O Surf
Fazer surf é muito mais do que apanhar ondas. É muito mais do que uma prova física. Surfar é fugir de tudo, da rotina, do dia-a-dia mecânico, do chão que pisamos e que nos mantém cientes da nossa humanidade. É escapar da realidade e mergulhar num mundo que não é nosso por natureza.

Os primeiros passos molhados, os dedos dos pés que se encolhem por causa da água fria, os meus olhos fechados escutando, ao fundo, o som poderoso das ondas a rebentar. Vou, de costas para terra, fugindo da minha realidade, numa nova investida sobre a maior força da natureza. É uma luta que sei que não vou ganhar mas, talvez seja isso que me faz não desistir para voltar a fazê-lo vezes e vezes sem conta. Porque, no fundo, o surf é um duelo sem vitória possível, uma batalha constante entre a minha mente e o horizonte, entre o meu corpo e o quebrar da rebentação, umas vezes violenta, outras leve. O desfeche, esse, é inevitável. O mar nunca perde.

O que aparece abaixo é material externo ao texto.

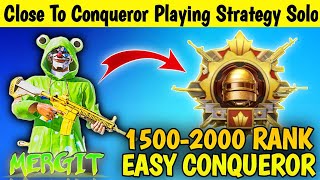 Rank 1500🇮🇳 To Conqueror Playing Strategy | Solo Rankpush Tips And Tricks C6S16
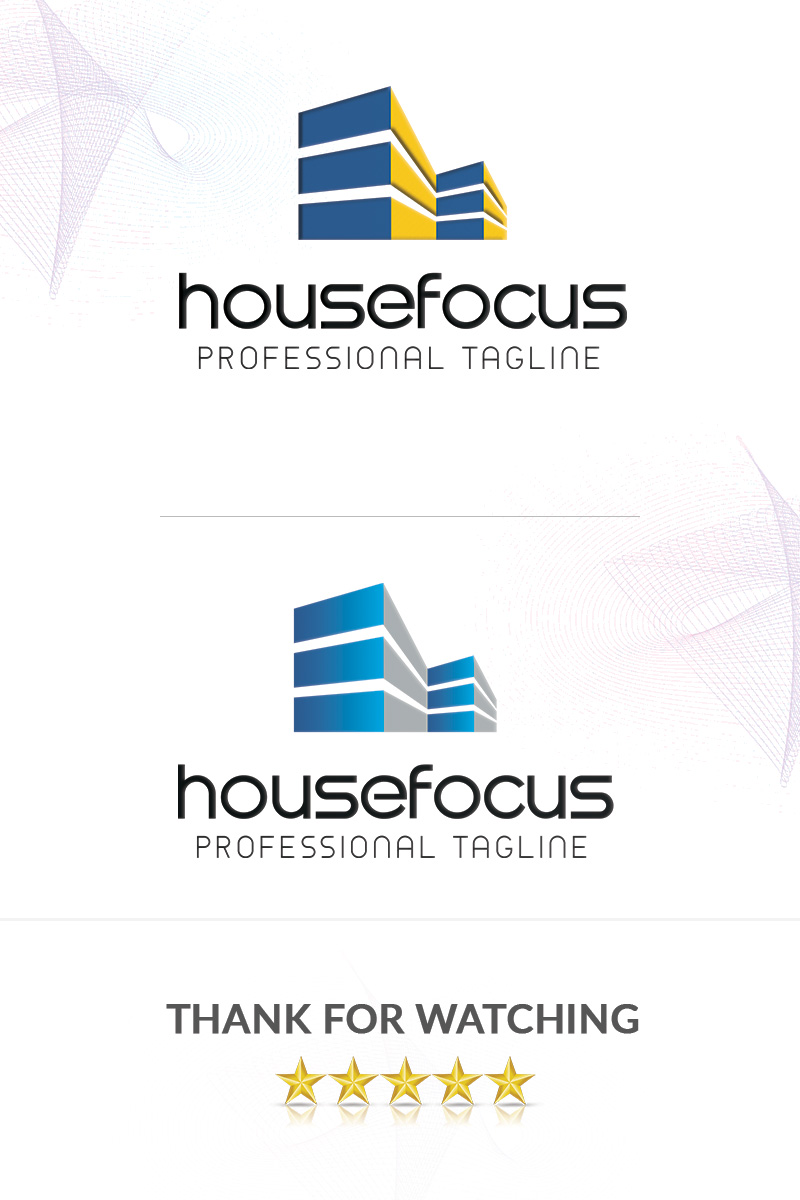 Housefocus Logo Template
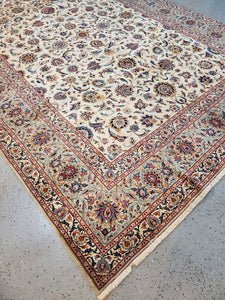 Persian Kashan Rug Circa 1950s Signed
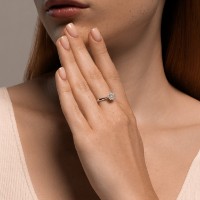 Кольцо из белого золота с бриллиантами Sokolov 1012682-3 s.16,5 2,24g фото №4 — интернет-магазин Desire.md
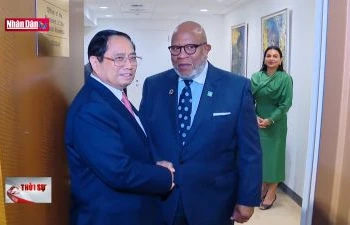 Thủ tướng Phạm Minh Chính gặp Chủ tịch Đại hội đồng Liên hợp quốc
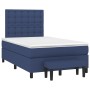 Box spring bed with blue fabric mattress 120x200 cm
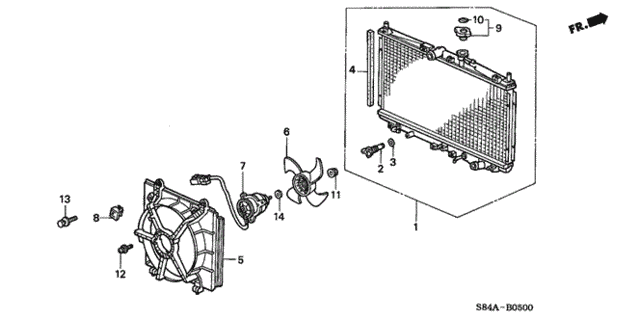 Radiator for 2002 Honda Accord #0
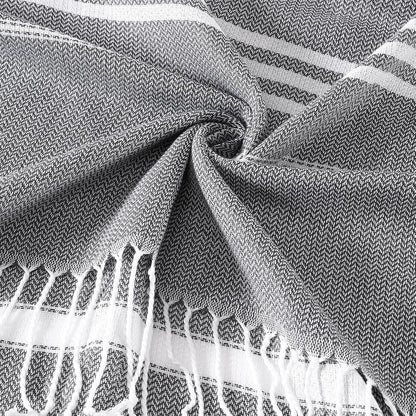 6 Packs Oversized Turkish Beach Towels Set Towel Bulk 74"x38" Extra Large Quick Dry Sand Free Light Swim Bath Camping Pool Towel Travel Blanket Essentials Cruise Accessories Adult Vacation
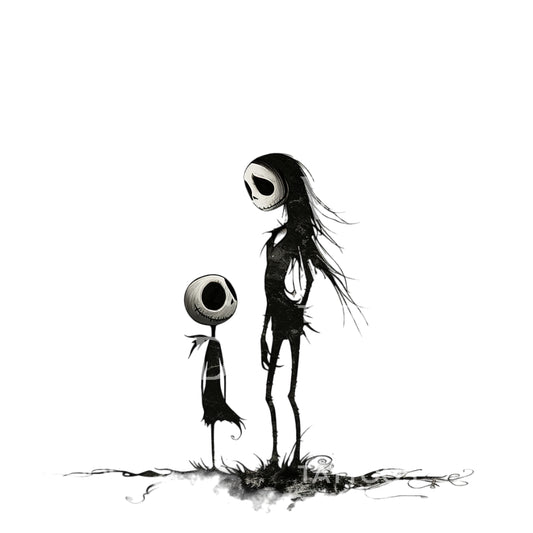 Tim Burton Inspired Creatures Tattoo Design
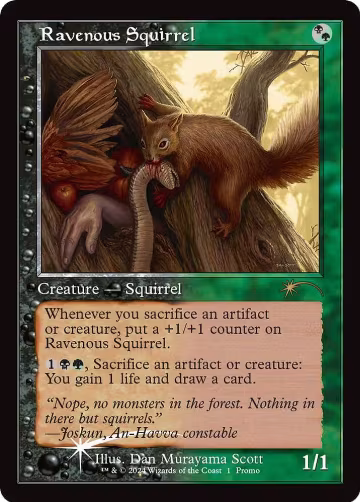 Ravenous Squirrel (Retro Frame) (1), Open House Promos — Magic card price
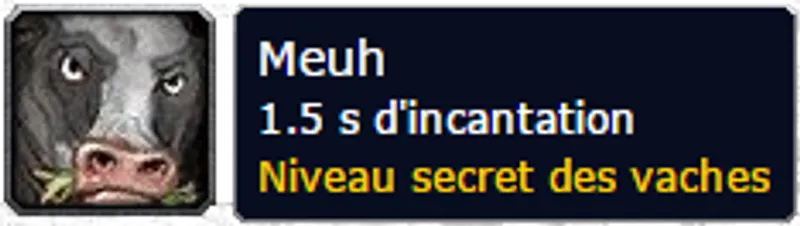 World of Warcraft Meuh sort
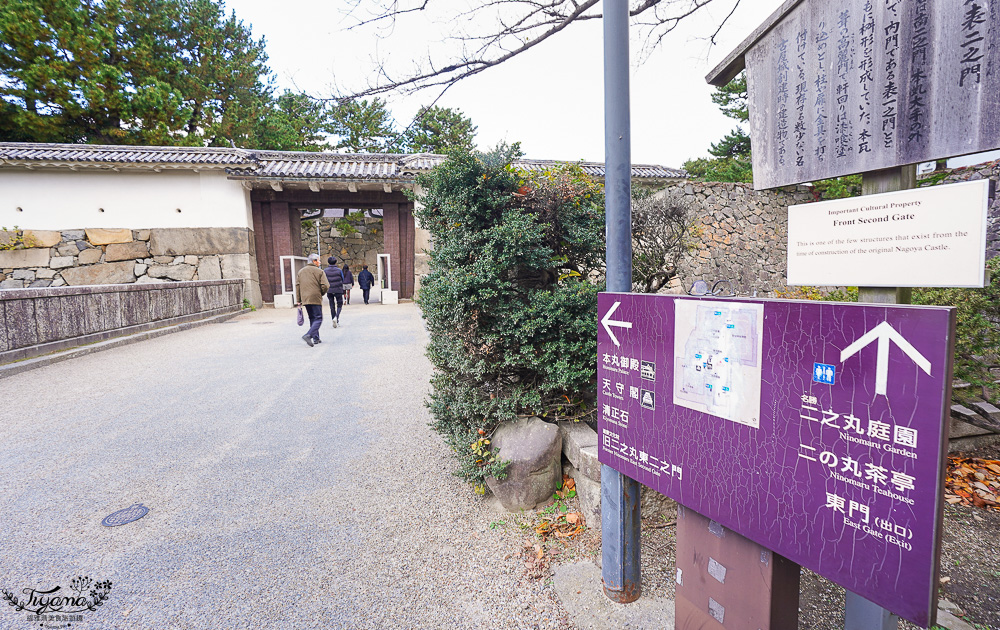 名古屋景點。名古屋城｜金鯱橫丁宗春：本丸御殿．名勝二之丸庭園．金シャチ横丁 宗春ゾーン．金鯱魚燒 @緹雅瑪 美食旅遊趣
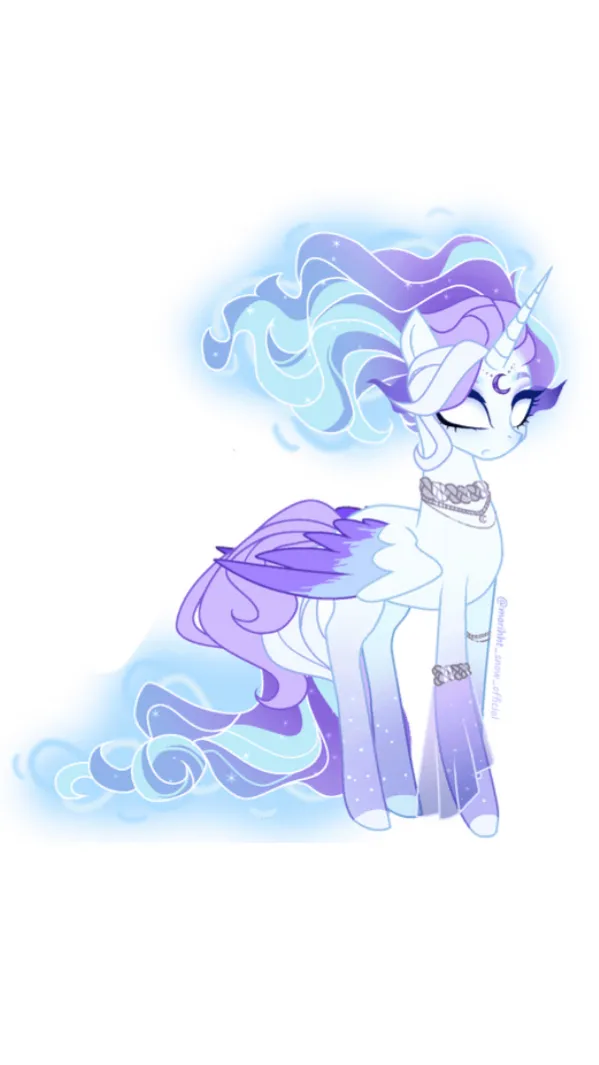 ai character: Moonlight Glimmer background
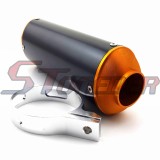 STONEDER 38mm Gold Exhaust Muffler For 50cc 110cc 125cc 150cc 160cc SSR KLX Thumpstar BSE Kayo Pit Pro Trail Dirt Bike Motorcycle
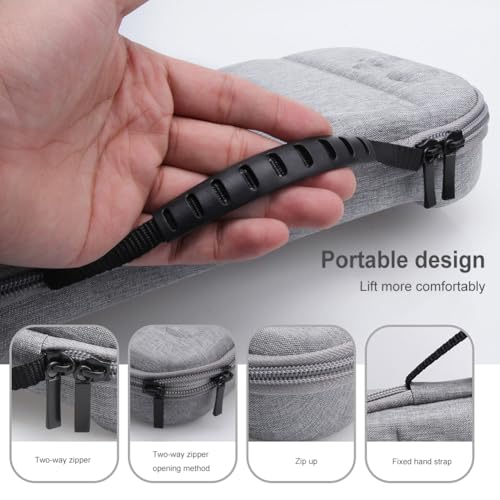 Fiorky Étui de Transport pour Nntendo pour Switch 2 Accessoires, Sac de Rangement à séchage à Amortisseur Anticroupement BAC Organisation Balle DE Recherche Hard Hard SCHEL – vue 3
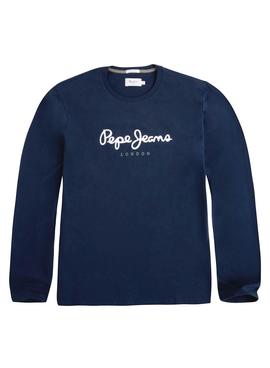 Camiseta Pepe Jeans Eggo Long Marino para Hombre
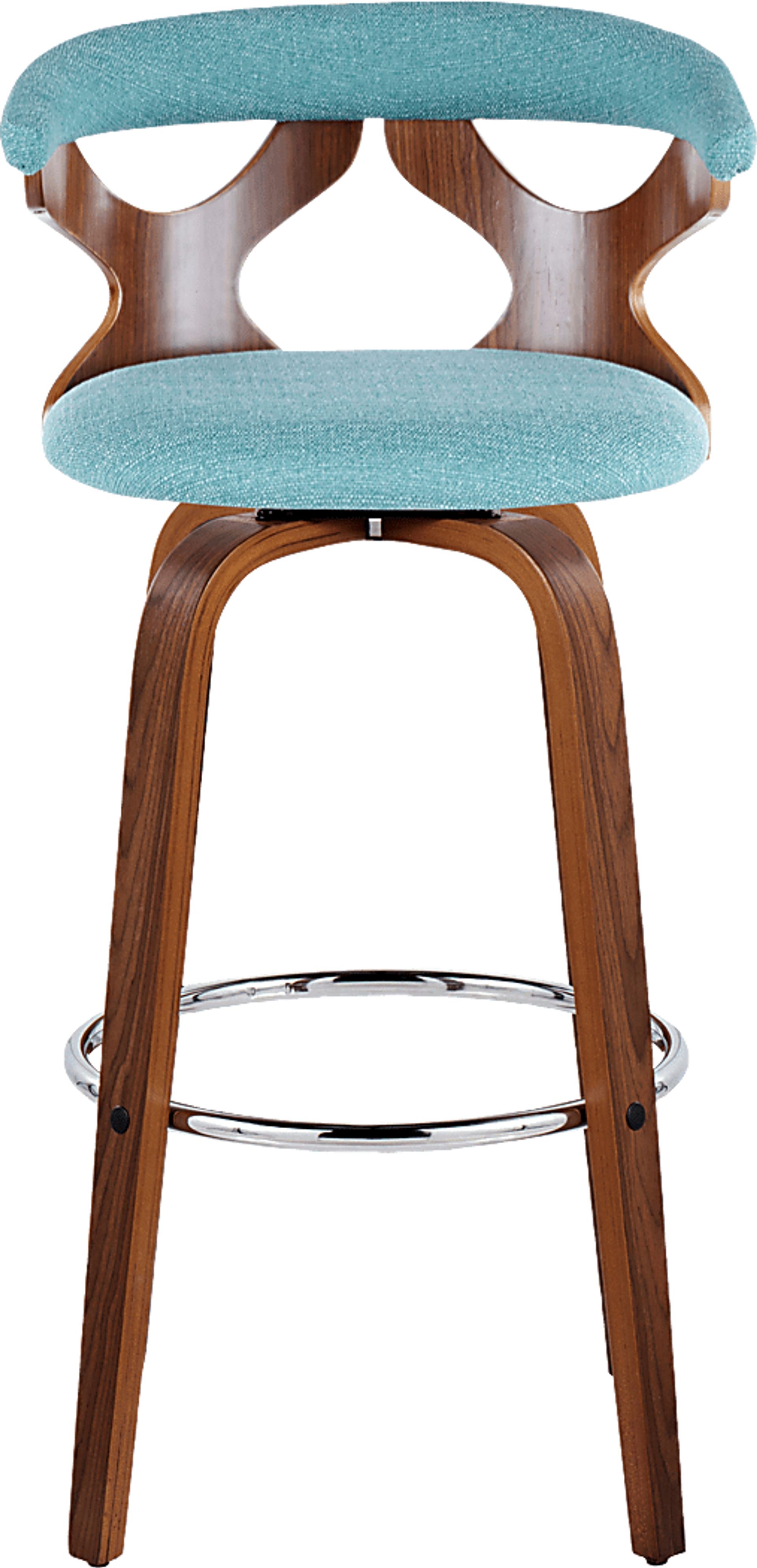 Wyndmoor III Teal Swivel Barstool, Set of 2 - Image 10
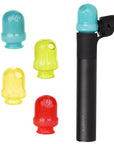 Pulsar Round Tip Glass Mouthpeice Attachment for Puffco Pivot w/ Display Stand - Colors Vary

O surf é um estado de espírito, muito similar ao ímpeto que fogueou a alma dos antigos exploradores, os que se lançaram sobre as tormentas e descobriram o novo mundo. É a recusa peremtória e vincada do conformismo do ser, é a vontade de tentar, de abanar com força os alicerces que estruturam o limite humano.
É a origem de uma força que cresce e ganha forma dentro de nós, e que nunca mais se irá desvanecer, só crescer, aumentar de intensidade para nos levar a novas alturas e a novos lugares, sempre mais longe, sempre mais desafiantes e inóspitos.
É normal ter receio de cair, de não ter jeito, de não te conseguires “pôr em pé à primeira”, mas isso não é, garanto-te, o objetivo principal do surf.
Não vou mentir. A distância temporal, que vai desde a compra da primeira prancha até à primeira onda cortada, é grande. Ainda maior, é o caminho que se percorre até entender o mar, em toda a sua personalidade e feitio. Mas os melhores desafios são os mais difíceis, certo?
É normal sentires medo

Num mundo cada vez mais uniformizado, o surf pode ser a resposta para muitas pessoas que procuram algo novo e diferente. Porque tudo o que fazemos nos transforma, mais vale fazer algo que nos desafie até ao limite, que ponha à prova toda a nossa coragem e capacidade de perseverança, porque isso, no final, faz de nós pessoas mais fortes, com maior apreço pela vida. Mais, faz de nós pessoas menos desistentes, ensina-nos a encarar obstáculos de cabeça erguida, a virar mais vezes as costas à zona de conforto e a encher o peito face a qualquer prova de valentia.
Vai ensinar-te a respeitar, vai fazer-te ver que, se és capaz de lutar contra o mar e sair ileso, não haverá nada neste mundo capaz de te travar.
Faz de ti uma pessoa mais forte fisicamente mas, principalmente, torna a tua mente mais estável e firme.
É uma lição de vida. Somos forçados a aceitar derrotas atrás de derrotas, para, ainda assim, nunca desistir de tentar. Torna-nos humildes, porque nos sentimos minúsculos face a tamanho poder, mas também nos torna mais ligados à natureza, por testemunharmos a sua beleza no estado mais puro.
O surf liga-te ao planeta.
É incrível como estar no mar, um lugar onde nenhum de nós nasceu e onde poucos vivem, nos torna mais humanos. Lá fora, cada dia é um novo dia. A onda que vem é sempre nova, é sempre diferente.
O surf é a repetição incessante da novidade.